Sara works a full-time job but is able to balance work and all this activism because “I’m surrounded with people who share the same vision.
“I balance with the support of my husband, my family, and some really badass people.”
She said people have asked if she thought FMH’s would ever turn into a “movement.” She used to say no.
“But the truth is, as the dust settles I believe we’ve ushered in something that was already there. FMH gives moms, friends, and allies permission to stand up, speak out and show up. … A dear friend said to me recently ‘FMH made it cool to love your gay kid.’ I like that.”
After being asked to perform several same-sex weddings, Sara became an ordained minister. Soon after, one of her social media posts went viral when she offered to stand in as a mom at weddings for gay couples whose marriage is not accepted by their parents.
Today, Sara attends church, but not regularly. “When I do go to church, it’s an affirming church.”
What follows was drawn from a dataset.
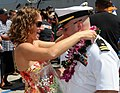 US Navy 090720-N-3666S-091 A Sailor assigned to the Arleigh Burke-class guided-missile destroyer USS Chung-Hoon (DDG 93) embraces his wife pier side at Naval Station Pearl Harbor.jpg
And, yes, it’s true. Actress Jamie Lee Curtis has contacted Sara about buying the rights to this book which started the movement. They spent some time in late September talking about that when Curtis was in Oklahoma City.
“Nothing is signed or official,” Sara said adding excitedly that “Jamie Lee is a huge fan of FMH’s.”
On September 27, Curtis posted a photo of herself with Sara and this message, “Spent the day with my doppelgänger, leader, social activist, mother, mama bear, general badass and spectacular human, @saracunningham whose story on FB brought me to Oklahoma City. Her program @FreeMomHugs and their support for LBGTQ members is heroic and important and as we say in show off business.... stay tuned.”
Sara shared that on her FB page with this message, “I. AM. THRILLED.”
Sara recently announced a partnership between FMH, Inc., and Serendipitydodah for Moms. Serendipitydodah for Moms has been a harbor of safety, resources, and support for moms of LGBTQ+ kids for years and was the inspiration for the FMH movement.